Arndt: In anderen Zusammenhängen betont der BVG-Vorstand immer wieder, dass genug Geld da ist. Und am Ende des Tages lautet die Frage: Wie will man den ÖPNV in Berlin gestalten? Da muss auch der Senat im Zweifel entscheiden, die Mittel, die da sind, für das Personal einzusetzen.
taz: Zurück zu den Verhandlungen: Wie sieht die Eskalationsstrategie von Verdi aus?
Arndt: Wir haben potenziell sechs Verhandlungstermine vereinbart. Am 31. Januar steht die nächste Runde an, und die Arbeitgeber haben zumindest angekündigt, ein Angebot vorzulegen. Wir werden dann mit der Tarifkommission der BVG-Beschäftigten bewerten müssen, ob dieses aus unserer Sicht verhandlungsfähig ist, oder ob man den Druck weiter erhöhen muss.

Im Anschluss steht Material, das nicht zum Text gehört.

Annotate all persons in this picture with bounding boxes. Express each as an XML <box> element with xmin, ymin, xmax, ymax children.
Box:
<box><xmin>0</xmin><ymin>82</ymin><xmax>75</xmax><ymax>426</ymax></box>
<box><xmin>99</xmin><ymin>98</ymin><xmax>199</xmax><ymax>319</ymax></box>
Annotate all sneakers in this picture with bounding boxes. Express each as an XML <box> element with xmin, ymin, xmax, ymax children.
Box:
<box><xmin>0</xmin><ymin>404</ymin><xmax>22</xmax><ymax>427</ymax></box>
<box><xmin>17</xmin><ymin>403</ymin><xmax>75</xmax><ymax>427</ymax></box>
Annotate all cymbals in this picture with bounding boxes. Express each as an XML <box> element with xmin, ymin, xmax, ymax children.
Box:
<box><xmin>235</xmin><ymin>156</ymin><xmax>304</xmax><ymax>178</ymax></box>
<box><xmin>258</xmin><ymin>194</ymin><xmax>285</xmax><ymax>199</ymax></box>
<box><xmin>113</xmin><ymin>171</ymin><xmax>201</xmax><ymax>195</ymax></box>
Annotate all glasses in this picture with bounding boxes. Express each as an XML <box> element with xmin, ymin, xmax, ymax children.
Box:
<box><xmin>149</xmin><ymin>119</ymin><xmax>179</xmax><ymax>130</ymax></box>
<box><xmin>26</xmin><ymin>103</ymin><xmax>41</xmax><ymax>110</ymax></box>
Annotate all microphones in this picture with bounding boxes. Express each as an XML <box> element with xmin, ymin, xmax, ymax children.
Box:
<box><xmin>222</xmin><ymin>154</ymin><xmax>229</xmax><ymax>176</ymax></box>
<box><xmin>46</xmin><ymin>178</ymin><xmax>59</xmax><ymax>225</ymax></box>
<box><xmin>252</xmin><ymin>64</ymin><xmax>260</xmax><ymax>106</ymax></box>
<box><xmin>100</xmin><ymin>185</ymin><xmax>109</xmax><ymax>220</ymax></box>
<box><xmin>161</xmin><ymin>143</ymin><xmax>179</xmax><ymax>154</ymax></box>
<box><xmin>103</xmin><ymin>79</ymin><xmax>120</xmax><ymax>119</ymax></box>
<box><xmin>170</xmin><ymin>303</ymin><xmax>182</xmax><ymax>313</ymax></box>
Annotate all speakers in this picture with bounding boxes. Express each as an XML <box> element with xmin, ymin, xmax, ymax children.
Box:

taz: Sie haben auch die Möglichkeit eines unbefristeten Streiks in Aussicht gestellt.
Arndt: Der stünde an, wenn wir am Verhandlungstisch einen absoluten Stillstand haben. Dann müsste man die Verhandlungen für gescheitert erklären, und wir gingen mit den Beschäftigten in die Urabstimmung über einen Erzwingungsstreik.
taz: Ende März läuft der Tarifvertrag zwischen EVG und Deutscher Bahn aus, in dieser Woche starten die Verhandlungen. Könnte es dieses Jahr zu Streiks im kompletten Berliner ÖPNV kommen, also bei BVG und S-Bahn gleichzeitig?
Arndt: Die EVG stimmt ihre Tarifverhandlungen logischerweise nicht mit uns ab. Ob und zu welchen Arbeitskampfmaßnahmen es dort kommt, liegt an deren Verhandlungsablauf. Derzeit sind keinerlei gemeinsamen Arbeitskampfmaßnahmen geplant.